**Task to carry out**
May I have the line containing "family: Equidae" and every line after it through the end of the data, repeated exactly and with no other lines?

**Records from a collection**
◆ ◆ ◆ ◆ ◆

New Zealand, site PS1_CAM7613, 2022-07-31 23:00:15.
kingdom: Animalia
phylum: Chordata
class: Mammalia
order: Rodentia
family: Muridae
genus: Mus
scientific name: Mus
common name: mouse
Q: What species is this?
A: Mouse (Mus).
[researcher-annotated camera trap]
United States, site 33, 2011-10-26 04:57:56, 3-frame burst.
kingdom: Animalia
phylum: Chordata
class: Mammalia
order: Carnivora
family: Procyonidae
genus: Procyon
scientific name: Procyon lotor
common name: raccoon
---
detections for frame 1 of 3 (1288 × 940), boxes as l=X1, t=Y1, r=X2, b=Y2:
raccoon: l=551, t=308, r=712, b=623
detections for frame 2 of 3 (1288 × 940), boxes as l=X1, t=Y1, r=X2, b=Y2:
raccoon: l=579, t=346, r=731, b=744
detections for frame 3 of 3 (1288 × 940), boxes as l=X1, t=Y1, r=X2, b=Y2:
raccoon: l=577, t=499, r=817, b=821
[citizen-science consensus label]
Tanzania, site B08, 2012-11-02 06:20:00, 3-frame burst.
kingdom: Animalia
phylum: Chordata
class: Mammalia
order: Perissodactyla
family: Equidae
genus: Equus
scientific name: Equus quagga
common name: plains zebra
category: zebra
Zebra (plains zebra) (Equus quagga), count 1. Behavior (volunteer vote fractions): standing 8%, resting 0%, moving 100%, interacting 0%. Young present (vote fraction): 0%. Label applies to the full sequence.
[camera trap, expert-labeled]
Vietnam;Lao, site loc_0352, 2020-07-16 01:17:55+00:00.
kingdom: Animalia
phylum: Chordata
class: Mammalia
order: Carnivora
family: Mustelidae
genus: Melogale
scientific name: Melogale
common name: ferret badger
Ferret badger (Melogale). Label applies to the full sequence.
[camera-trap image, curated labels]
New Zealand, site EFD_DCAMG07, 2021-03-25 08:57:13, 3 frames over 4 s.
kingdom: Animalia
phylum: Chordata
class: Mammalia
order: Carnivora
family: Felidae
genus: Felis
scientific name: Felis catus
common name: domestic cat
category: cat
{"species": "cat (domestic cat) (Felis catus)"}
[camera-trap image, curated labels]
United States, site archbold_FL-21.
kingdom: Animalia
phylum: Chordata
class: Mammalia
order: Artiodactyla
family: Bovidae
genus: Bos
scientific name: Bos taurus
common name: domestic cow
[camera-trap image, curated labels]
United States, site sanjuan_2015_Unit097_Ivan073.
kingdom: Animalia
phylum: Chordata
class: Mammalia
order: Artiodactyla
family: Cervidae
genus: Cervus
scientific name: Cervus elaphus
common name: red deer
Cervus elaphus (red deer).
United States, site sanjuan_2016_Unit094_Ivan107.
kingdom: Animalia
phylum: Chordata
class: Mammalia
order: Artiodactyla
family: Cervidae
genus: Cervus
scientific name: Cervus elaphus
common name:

◆ ◆ ◆ ◆ ◆

**Result of this exercise**
family: Equidae
genus: Equus
scientific name: Equus quagga
common name: plains zebra
category: zebra
Zebra (plains zebra) (Equus quagga), count 1. Behavior (volunteer vote fractions): standing 8%, resting 0%, moving 100%, interacting 0%. Young present (vote fraction): 0%. Label applies to the full sequence.
[camera trap, expert-labeled]
Vietnam;Lao, site loc_0352, 2020-07-16 01:17:55+00:00.
kingdom: Animalia
phylum: Chordata
class: Mammalia
order: Carnivora
family: Mustelidae
genus: Melogale
scientific name: Melogale
common name: ferret badger
Ferret badger (Melogale). Label applies to the full sequence.
[camera-trap image, curated labels]
New Zealand, site EFD_DCAMG07, 2021-03-25 08:57:13, 3 frames over 4 s.
kingdom: Animalia
phylum: Chordata
class: Mammalia
order: Carnivora
family: Felidae
genus: Felis
scientific name: Felis catus
common name: domestic cat
category: cat
{"species": "cat (domestic cat) (Felis catus)"}
[camera-trap image, curated labels]
United States, site archbold_FL-21.
kingdom: Animalia
phylum: Chordata
class: Mammalia
order: Artiodactyla
family: Bovidae
genus: Bos
scientific name: Bos taurus
common name: domestic cow
[camera-trap image, curated labels]
United States, site sanjuan_2015_Unit097_Ivan073.
kingdom: Animalia
phylum: Chordata
class: Mammalia
order: Artiodactyla
family: Cervidae
genus: Cervus
scientific name: Cervus elaphus
common name: red deer
Cervus elaphus (red deer).
United States, site sanjuan_2016_Unit094_Ivan107.
kingdom: Animalia
phylum: Chordata
class: Mammalia
order: Artiodactyla
family: Cervidae
genus: Cervus
scientific name: Cervus elaphus
common name:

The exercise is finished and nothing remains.